HAVE WORKERS started to build new organizations to mount resistance amid the slowdown and repression?
YES, BUT it’s very early in the process. It’s very, very difficult for workers to network, for activists to network, for students to network. The state is vigilant in disrupting such efforts.
Here’s an example. I’ve been associated with Sun Yat-sen University in Guangzhou for the last 10 years. In the period of relative liberalism under Hu Jintao, we managed to start an international labor center within the School of Government. We conducted research involving labor scholars, trade unionists, economists, historians and labor lawyers, including both Chinese practitioners and foreign practitioners. That produced a lot of really wonderful research, classes and workshops.
The authorities shut it down last year. They gave no reason–they just closed it, all of sudden. The scholars, students, activists and workers who knew one another through the program have tried to stay in touch and continue our work. But we can’t do it in a formal way any longer.
The Labor Center clearly provoked concern among the authorities. When I was detained and interrogated, they asked me about the Labor Center, as if it was still ongoing. I said to them, “You know it was closed last year. There is no more Labor Center.” But they persisted. They asked me, “When you were in Guangzhou, who did you talk with? Did you meet with your colleagues? Why did you meet with former students?”
That gives you a sense of the scale of scrutiny that activists are under. People’s e-mails, phones and meetings are all surveilled. Even when people use social media, which they do a lot, it suffers almost immediate censorship.
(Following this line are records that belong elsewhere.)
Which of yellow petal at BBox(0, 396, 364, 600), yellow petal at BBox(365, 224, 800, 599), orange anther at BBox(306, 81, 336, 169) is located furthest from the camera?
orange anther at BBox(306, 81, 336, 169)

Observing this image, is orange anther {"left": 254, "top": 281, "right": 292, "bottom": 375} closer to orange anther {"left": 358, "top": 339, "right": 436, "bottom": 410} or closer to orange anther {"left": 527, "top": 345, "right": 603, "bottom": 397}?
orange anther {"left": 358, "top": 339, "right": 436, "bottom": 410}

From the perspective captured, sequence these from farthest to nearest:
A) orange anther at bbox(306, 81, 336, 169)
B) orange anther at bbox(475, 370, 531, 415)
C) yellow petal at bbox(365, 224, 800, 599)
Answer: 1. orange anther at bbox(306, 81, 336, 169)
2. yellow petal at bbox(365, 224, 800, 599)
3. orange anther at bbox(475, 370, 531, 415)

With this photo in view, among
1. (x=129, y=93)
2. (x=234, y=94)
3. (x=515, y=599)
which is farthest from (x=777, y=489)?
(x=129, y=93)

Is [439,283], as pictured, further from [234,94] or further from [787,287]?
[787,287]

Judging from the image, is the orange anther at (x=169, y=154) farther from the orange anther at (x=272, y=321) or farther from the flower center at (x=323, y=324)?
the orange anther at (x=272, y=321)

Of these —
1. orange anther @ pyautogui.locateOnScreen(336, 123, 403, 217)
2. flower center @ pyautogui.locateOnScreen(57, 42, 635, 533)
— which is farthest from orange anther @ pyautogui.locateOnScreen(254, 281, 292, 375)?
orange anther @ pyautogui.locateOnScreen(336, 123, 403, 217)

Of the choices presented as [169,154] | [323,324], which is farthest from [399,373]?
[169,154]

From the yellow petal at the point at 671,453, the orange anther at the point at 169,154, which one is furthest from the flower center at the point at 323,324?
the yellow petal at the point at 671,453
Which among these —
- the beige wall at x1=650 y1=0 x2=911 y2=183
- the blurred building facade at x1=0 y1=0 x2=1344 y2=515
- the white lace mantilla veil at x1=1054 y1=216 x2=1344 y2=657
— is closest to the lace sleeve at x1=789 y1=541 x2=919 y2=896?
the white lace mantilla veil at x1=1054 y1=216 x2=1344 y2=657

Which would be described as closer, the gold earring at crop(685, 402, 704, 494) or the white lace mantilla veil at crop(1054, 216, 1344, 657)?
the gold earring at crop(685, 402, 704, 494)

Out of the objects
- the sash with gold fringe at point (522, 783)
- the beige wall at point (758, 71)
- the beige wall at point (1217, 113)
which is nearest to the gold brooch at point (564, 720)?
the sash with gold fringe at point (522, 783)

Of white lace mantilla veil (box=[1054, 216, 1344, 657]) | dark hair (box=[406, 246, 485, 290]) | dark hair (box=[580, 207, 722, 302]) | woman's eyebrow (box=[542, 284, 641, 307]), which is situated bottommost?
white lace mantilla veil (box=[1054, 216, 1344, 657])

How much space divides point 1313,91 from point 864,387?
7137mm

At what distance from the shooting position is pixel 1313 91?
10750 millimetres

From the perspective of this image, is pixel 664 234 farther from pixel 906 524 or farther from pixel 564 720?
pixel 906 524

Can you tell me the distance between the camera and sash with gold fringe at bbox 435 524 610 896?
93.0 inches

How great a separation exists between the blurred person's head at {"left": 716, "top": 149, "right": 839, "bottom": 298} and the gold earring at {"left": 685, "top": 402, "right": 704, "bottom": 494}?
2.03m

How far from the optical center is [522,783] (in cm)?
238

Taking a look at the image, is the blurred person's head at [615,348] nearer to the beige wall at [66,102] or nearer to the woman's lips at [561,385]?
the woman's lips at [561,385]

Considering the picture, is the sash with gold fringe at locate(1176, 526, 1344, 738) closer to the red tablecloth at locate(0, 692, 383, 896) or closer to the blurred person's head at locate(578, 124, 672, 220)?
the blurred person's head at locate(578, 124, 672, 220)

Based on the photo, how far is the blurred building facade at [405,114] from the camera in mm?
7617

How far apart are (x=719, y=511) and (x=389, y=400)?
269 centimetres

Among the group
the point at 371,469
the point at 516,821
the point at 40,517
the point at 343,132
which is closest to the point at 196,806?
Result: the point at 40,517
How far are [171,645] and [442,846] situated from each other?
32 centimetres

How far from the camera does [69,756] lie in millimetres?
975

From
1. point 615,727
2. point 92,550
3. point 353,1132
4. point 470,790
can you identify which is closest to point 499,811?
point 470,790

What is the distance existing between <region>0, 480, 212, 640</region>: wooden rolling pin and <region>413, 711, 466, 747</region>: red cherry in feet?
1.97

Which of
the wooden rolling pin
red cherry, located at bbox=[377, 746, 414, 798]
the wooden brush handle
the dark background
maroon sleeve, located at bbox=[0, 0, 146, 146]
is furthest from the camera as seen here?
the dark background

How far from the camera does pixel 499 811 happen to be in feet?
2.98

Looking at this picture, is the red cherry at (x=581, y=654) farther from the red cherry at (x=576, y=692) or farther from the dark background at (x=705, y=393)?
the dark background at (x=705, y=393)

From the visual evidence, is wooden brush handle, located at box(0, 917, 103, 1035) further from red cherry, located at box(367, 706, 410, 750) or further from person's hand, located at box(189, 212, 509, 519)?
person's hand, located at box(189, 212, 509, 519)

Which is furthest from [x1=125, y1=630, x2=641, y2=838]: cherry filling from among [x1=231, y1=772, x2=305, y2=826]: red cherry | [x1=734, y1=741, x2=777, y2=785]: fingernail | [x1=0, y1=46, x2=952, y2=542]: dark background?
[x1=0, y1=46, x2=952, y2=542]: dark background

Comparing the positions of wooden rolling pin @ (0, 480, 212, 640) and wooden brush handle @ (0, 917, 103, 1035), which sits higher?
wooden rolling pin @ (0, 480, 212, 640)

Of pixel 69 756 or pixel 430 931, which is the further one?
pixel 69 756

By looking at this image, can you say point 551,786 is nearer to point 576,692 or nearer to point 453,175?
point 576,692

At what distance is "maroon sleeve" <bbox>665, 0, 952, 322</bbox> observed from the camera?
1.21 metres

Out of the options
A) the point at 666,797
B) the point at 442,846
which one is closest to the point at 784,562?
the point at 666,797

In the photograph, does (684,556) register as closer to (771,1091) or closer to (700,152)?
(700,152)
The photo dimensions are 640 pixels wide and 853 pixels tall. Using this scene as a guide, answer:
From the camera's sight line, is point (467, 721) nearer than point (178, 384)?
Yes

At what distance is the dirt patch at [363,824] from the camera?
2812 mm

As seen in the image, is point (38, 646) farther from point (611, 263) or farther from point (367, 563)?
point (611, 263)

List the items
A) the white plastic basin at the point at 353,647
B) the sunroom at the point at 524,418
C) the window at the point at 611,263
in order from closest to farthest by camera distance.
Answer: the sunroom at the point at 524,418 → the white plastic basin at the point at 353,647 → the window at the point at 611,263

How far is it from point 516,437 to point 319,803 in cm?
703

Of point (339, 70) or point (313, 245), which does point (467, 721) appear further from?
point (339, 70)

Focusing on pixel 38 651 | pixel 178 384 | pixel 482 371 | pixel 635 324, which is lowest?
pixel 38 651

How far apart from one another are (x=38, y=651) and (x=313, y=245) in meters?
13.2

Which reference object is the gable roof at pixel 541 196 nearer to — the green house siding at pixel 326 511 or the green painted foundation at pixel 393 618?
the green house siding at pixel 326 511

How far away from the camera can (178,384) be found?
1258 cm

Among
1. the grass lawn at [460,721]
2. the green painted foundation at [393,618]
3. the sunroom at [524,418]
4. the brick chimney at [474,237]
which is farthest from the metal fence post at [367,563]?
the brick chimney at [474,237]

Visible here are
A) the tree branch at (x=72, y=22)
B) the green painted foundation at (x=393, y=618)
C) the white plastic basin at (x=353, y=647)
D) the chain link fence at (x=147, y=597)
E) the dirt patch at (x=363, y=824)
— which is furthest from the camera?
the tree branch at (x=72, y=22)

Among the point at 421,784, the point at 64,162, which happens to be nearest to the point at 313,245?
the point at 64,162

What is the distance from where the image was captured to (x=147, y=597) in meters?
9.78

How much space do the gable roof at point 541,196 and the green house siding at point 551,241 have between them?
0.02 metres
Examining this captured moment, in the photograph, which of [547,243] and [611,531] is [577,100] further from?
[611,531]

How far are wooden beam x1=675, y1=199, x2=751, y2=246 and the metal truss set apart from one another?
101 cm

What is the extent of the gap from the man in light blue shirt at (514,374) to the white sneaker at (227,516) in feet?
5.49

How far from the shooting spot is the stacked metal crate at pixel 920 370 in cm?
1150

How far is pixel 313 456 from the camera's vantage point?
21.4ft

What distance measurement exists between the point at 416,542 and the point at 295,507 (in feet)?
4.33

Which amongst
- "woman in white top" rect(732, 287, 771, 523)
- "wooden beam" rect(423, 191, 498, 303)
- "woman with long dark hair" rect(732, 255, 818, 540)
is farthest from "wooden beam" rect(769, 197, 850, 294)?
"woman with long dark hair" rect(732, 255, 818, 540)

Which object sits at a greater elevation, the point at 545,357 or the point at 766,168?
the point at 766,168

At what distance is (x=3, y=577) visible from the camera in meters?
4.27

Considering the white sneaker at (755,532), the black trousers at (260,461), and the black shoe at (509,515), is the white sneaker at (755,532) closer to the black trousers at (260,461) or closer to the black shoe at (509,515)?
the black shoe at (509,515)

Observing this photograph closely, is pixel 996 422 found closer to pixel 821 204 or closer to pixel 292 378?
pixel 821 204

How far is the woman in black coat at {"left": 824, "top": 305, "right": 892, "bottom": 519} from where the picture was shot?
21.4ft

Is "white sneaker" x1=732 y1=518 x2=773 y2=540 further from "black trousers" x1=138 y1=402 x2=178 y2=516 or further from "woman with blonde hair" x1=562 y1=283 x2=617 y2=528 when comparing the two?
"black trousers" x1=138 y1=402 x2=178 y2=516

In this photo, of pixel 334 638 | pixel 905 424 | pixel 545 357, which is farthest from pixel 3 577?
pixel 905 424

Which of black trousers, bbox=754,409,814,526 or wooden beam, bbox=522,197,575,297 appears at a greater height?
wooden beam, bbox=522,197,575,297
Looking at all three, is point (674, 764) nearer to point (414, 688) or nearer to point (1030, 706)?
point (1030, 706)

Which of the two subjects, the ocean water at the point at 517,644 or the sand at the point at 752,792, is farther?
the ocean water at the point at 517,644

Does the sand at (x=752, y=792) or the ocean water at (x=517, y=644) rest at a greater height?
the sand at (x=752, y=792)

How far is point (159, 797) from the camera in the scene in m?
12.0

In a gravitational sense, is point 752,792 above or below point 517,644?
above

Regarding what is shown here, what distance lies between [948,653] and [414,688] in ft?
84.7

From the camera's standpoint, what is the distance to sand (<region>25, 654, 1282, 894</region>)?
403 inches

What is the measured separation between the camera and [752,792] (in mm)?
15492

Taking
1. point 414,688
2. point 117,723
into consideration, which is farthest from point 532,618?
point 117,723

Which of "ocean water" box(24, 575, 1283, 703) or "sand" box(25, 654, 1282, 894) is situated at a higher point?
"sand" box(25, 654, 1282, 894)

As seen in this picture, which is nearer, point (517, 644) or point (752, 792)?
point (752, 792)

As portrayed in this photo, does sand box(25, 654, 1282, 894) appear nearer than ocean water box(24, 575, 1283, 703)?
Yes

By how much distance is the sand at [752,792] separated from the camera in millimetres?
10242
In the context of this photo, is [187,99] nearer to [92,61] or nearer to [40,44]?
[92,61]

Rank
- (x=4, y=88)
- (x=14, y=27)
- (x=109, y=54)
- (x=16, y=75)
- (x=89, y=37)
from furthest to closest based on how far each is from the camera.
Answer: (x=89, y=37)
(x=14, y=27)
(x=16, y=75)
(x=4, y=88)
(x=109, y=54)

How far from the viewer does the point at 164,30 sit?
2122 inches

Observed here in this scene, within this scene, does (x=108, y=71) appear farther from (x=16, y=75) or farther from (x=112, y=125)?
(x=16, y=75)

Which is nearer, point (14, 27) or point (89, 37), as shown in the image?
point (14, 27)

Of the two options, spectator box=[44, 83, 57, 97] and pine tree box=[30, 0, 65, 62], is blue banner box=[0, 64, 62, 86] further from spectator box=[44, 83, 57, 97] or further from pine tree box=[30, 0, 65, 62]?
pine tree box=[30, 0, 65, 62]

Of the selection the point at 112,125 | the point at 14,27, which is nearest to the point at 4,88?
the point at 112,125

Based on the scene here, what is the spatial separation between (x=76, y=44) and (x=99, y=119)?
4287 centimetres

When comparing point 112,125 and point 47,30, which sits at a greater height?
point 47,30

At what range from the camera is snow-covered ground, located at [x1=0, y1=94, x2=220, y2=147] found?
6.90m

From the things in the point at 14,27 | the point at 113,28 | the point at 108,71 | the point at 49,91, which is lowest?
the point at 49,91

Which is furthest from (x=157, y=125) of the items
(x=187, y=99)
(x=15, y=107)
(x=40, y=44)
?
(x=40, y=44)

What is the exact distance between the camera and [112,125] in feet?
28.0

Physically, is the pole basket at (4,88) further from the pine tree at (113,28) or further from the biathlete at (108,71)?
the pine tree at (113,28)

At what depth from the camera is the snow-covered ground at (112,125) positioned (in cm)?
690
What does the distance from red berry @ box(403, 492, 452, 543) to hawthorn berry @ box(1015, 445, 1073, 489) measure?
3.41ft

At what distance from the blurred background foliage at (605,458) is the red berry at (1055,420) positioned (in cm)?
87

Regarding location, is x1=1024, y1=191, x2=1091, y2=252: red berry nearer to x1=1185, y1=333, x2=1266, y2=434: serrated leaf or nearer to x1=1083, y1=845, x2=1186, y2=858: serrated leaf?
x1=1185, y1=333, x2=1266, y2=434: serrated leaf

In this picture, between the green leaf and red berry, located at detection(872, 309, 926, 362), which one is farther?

So while there is a robust international solidarity campaign on behalf of the detained labor activists, there is nothing like this going on inside China itself. It’s virtually impossible to even get information about the detentions there.
WHAT CAN unionists and activists in the U.S. do to help with the defense campaign?
PEOPLE CAN do a number of things.
There are several good websites for more information. You can follow the solidarity efforts on Free Chinese Labour Activists, Red Balloon Solidarity or Chuang. There are also petitions circulating, including one for organizations and individuals that was initiated by the Hong Kong Confederation of Trade Unions and picked up by LabourStart.
For those at universities or foundations with connections to China, there are opportunities for people to work through them to raise questions about the detentions.
There are some key organizations in various cities that activists can reach out to help with solidarity actions. In San Francisco, the key organization is the Chinese Progressive Association. There’s a group in Seattle called the Pacific Rim Solidarity Network, or PARISOL, which is also doing some important work. In New York City, there is the Committee Against Anti-Asian Violence.